Accomplishments that we're proud of

  • Built with Elastic Agent Builder: IROA is built using Agent Builder as required: a multi-step agent that combines a reasoning model with Agent Builder’s Search and ES|QL tools. Our code implements the agent orchestration and both tools; see AGENT_BUILDER.md.
  • One orchestrated loop: A single POST /analyze runs ES|QL, Search, correlation, hypothesis, optional ticket, and audit—no separate “narrator” and “auditor” pipelines. Judges and users see the full flow in one call.
  • Actionable outcomes: Every response includes evidence (citations) and an audit trail; when create_ticket is true, the same run creates a Jira issue with ADF description and returns the link.
  • Elasticsearch-native: Search API and ES|QL are the only retrieval layer; we don’t replace Elastic with another store. Log level handling is case-insensitive in both Search and ES|QL to match real-world data.
  • Production-ready shape: Monolith for quick demos, microservices for scale; Docker Compose and Vercel; API + CLI + web UI; single .env at project root; health checks and clear error handling (e.g. Jira 502/400 with response body in audit).

What we learned

  • ES|QL and Search need a shared contract: Agreeing on one time field and index patterns (logs-*, metrics-*) and keeping query and time filters consistent across both tools avoided “0 results” and confusing behavior.
  • Vendor APIs are strict: Jira’s ADF requirement taught us to check API specs early and normalize payloads (e.g. plain text → ADF) in a single place so the rest of the pipeline stays simple.
  • Env and config matter: Loading .env from project root once and reusing it in every service and script improved reliability and made local vs Cloud and monolith vs microservices easier to reason about.
  • User-facing copy matters: Clear messages when no data is found (with index and time-range hints) and when ticket creation fails (with response detail in the audit) reduced support burden and made the agent feel more trustworthy.

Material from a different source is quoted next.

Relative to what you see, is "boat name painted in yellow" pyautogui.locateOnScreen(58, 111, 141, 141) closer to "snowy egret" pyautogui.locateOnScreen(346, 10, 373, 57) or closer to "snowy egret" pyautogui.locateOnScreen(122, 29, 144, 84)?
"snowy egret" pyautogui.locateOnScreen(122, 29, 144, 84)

What's next for IROA — Incident Response + Observability Agent

  • LLM-backed reasoning: Add an optional LLM step (e.g. via Elastic Agent Builder or an external API) to augment the current rule-based correlation and hypothesis; keep the existing logic as fallback when the LLM is unavailable or fails.
  • More ES|QL presets: Latency percentiles by service, throughput over time, and other canned queries exposed as Data service endpoints and used by the orchestrator for richer correlation.
  • Additional ticketing systems: ServiceNow, PagerDuty (create/acknowledge incident), or Zendesk connectors using the same base pattern as Jira.
  • Training / fine-tuning pipeline: Per the SRS, support dataset preparation from Elasticsearch (historical incidents, labeled root causes), fine-tune a model for summarization or classification, and plug it into the agent with versioning and evaluation metrics.
  • Runbooks and suggested actions: Surface runbook links or “suggested next steps” in the response based on root-cause category or service, and optionally trigger Elastic Workflows for automated remediation.